» **Work request**: Transcribe the full listing without changing a word, and omit its pictures.
-- Supplied entries follows --
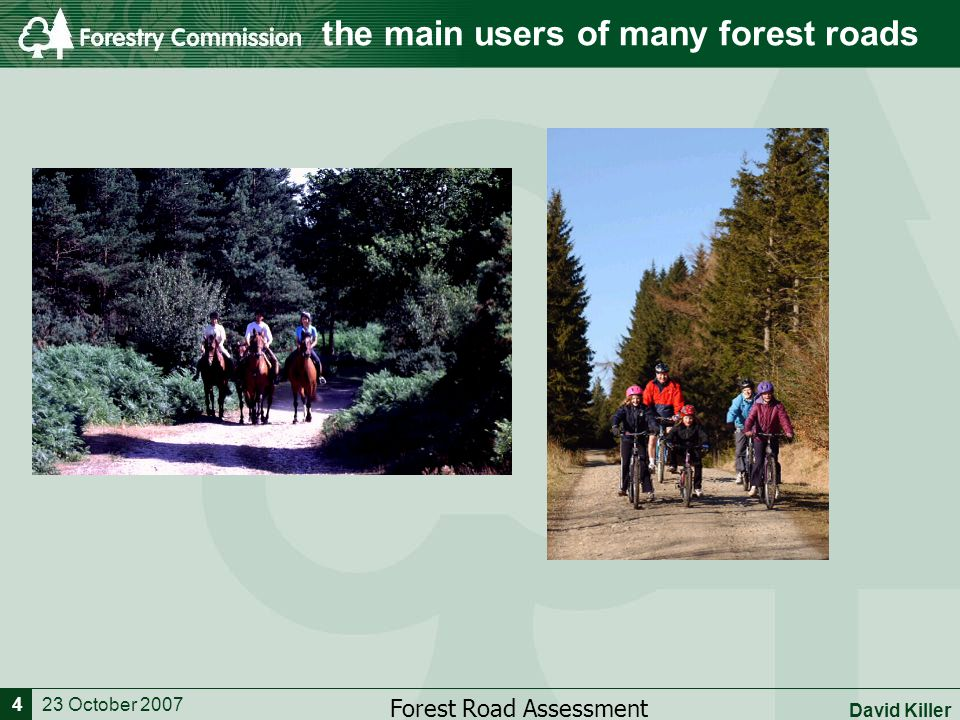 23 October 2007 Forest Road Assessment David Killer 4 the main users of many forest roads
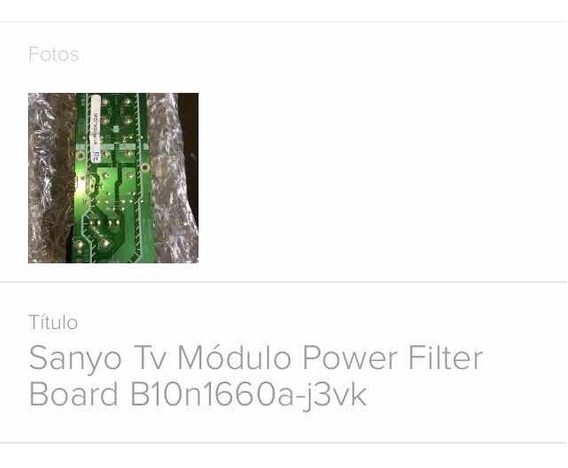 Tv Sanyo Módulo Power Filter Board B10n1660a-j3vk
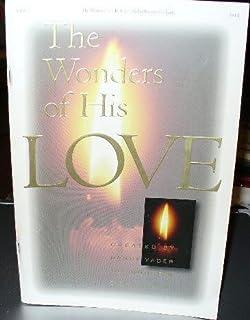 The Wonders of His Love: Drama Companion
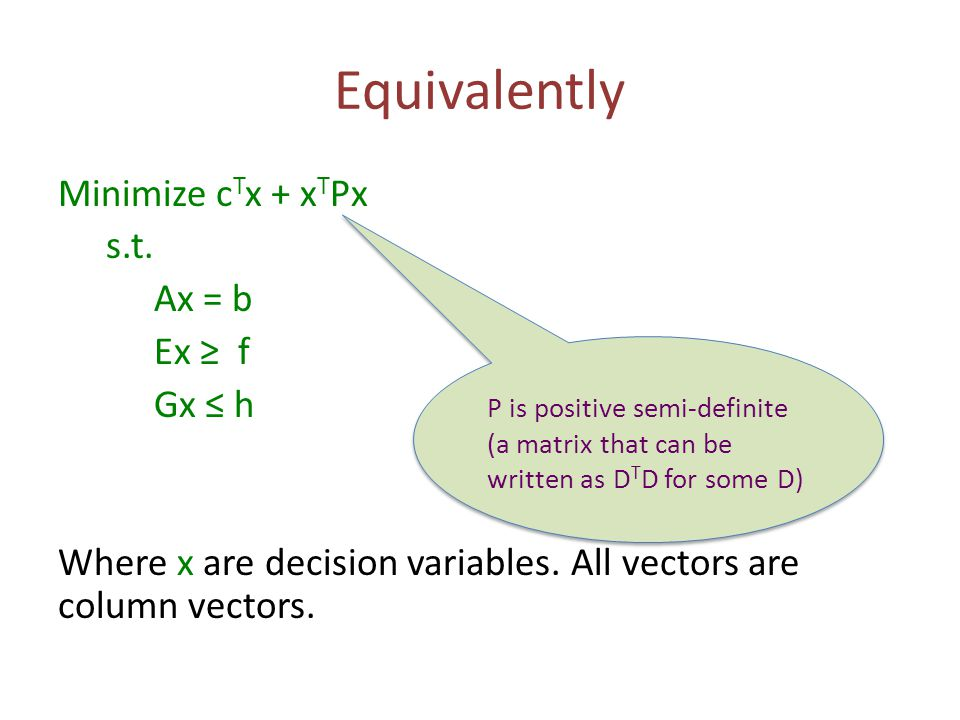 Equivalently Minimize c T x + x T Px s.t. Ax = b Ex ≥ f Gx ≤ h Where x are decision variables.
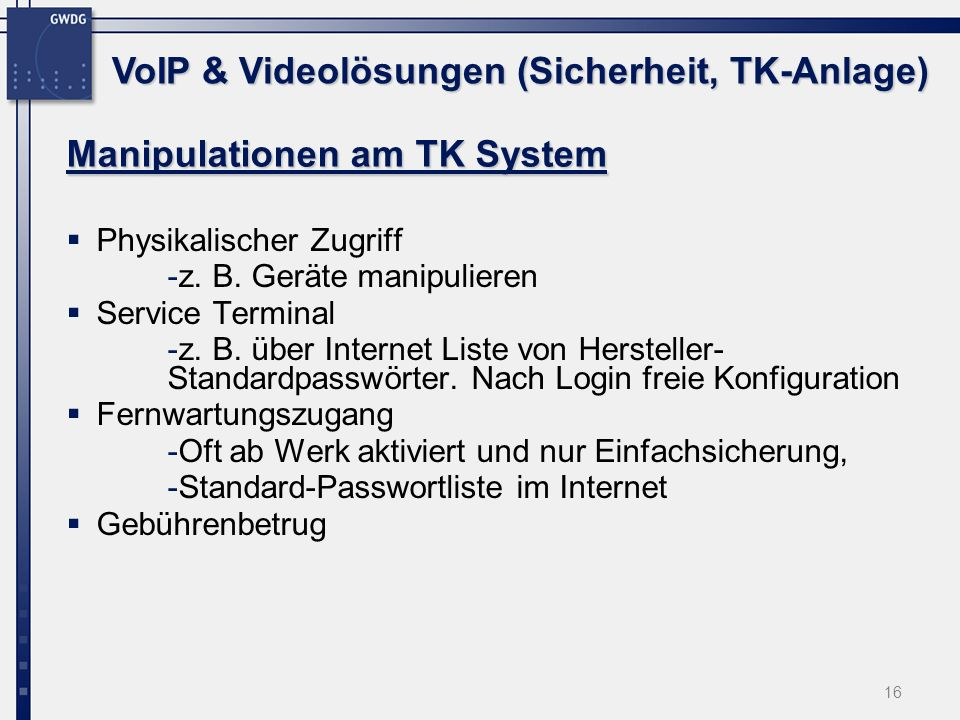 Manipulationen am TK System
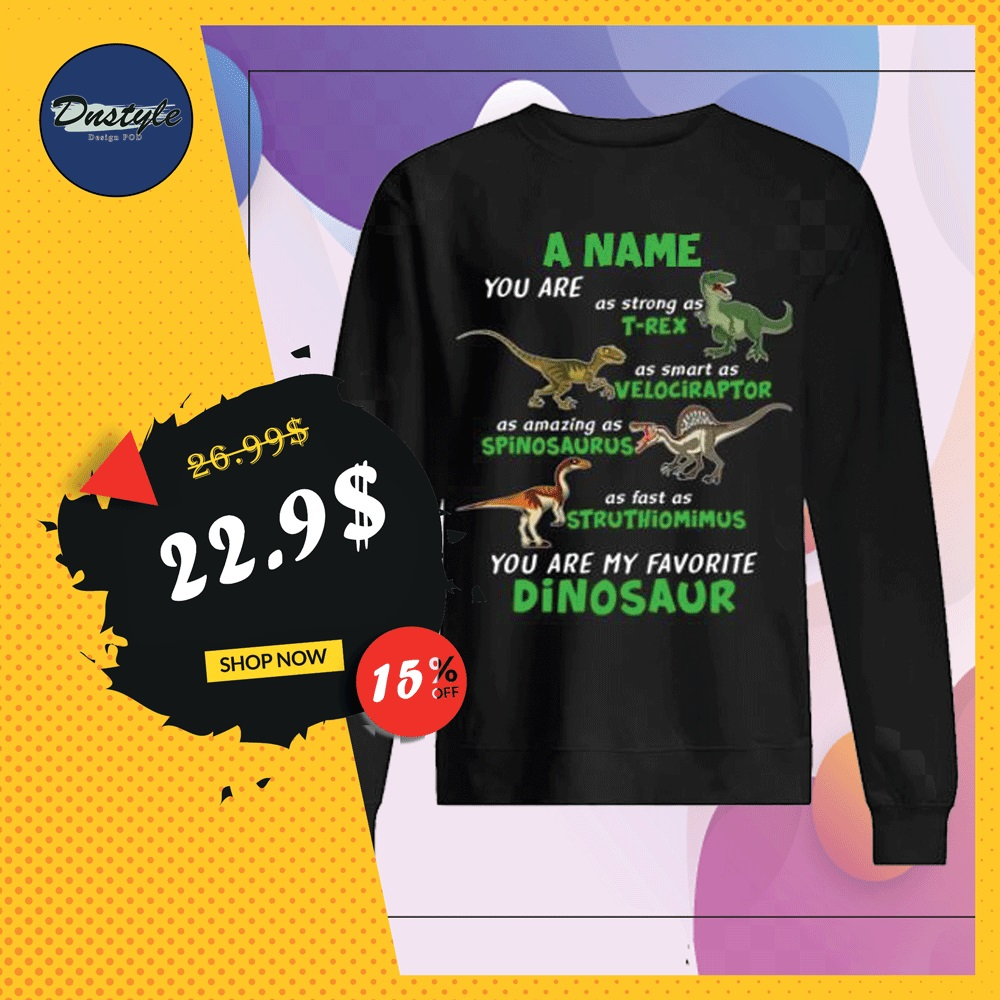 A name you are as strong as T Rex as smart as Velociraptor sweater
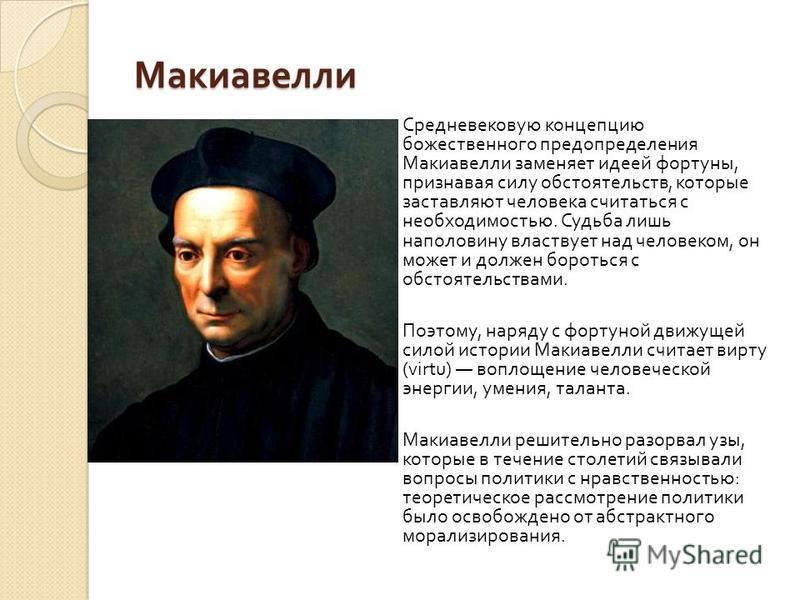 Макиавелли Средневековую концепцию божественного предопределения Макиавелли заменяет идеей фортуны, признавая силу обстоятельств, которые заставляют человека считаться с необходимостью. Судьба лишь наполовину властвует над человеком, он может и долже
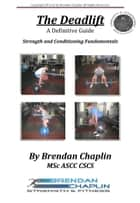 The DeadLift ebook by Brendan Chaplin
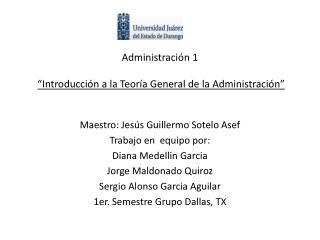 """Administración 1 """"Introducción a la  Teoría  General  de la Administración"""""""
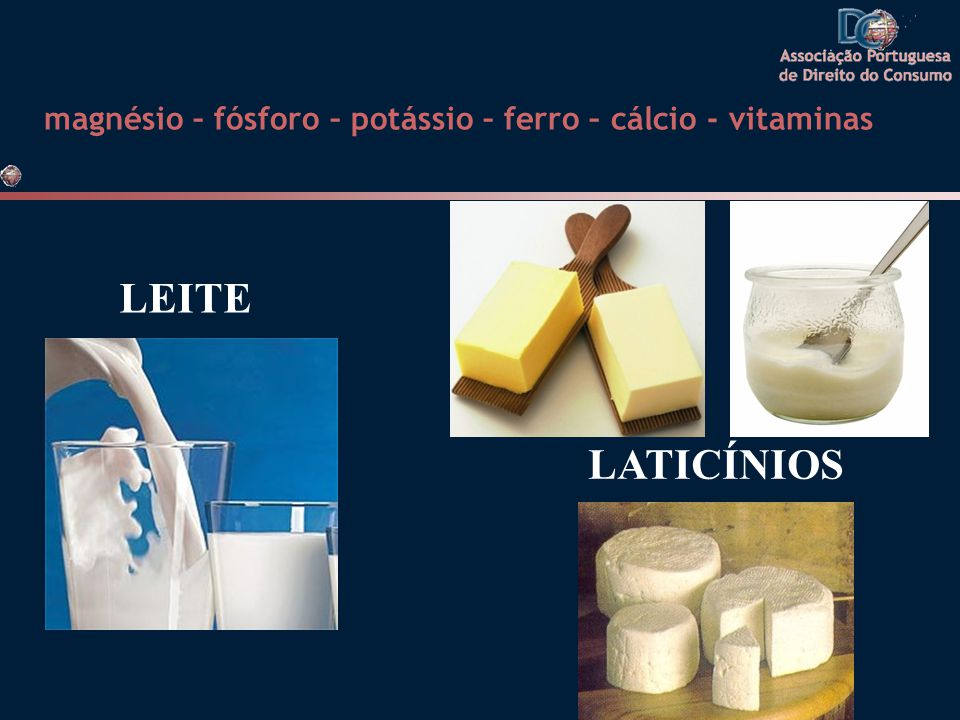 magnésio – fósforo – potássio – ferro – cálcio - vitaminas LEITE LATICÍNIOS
-- Supplied entries concluded --
» **Response**:
 23 October 2007 Forest Road Assessment David Killer 4 the main users of many forest roads
 Tv Sanyo Módulo Power Filter Board B10n1660a-j3vk
 The Wonders of His Love: Drama Companion
 Equivalently Minimize c T x + x T Px s.t. Ax = b Ex ≥ f Gx ≤ h Where x are decision variables.
 Manipulationen am TK System
 A name you are as strong as T Rex as smart as Velociraptor sweater
 Макиавелли Средневековую концепцию божественного предопределения Макиавелли заменяет идеей фортуны, признавая силу обстоятельств, которые заставляют человека считаться с необходимостью. Судьба лишь наполовину властвует над человеком, он может и долже
 The DeadLift ebook by Brendan Chaplin
 """Administración 1 """"Introducción a la  Teoría  General  de la Administración"""""""
 magnésio – fósforo – potássio – ferro – cálcio - vitaminas LEITE LATICÍNIOS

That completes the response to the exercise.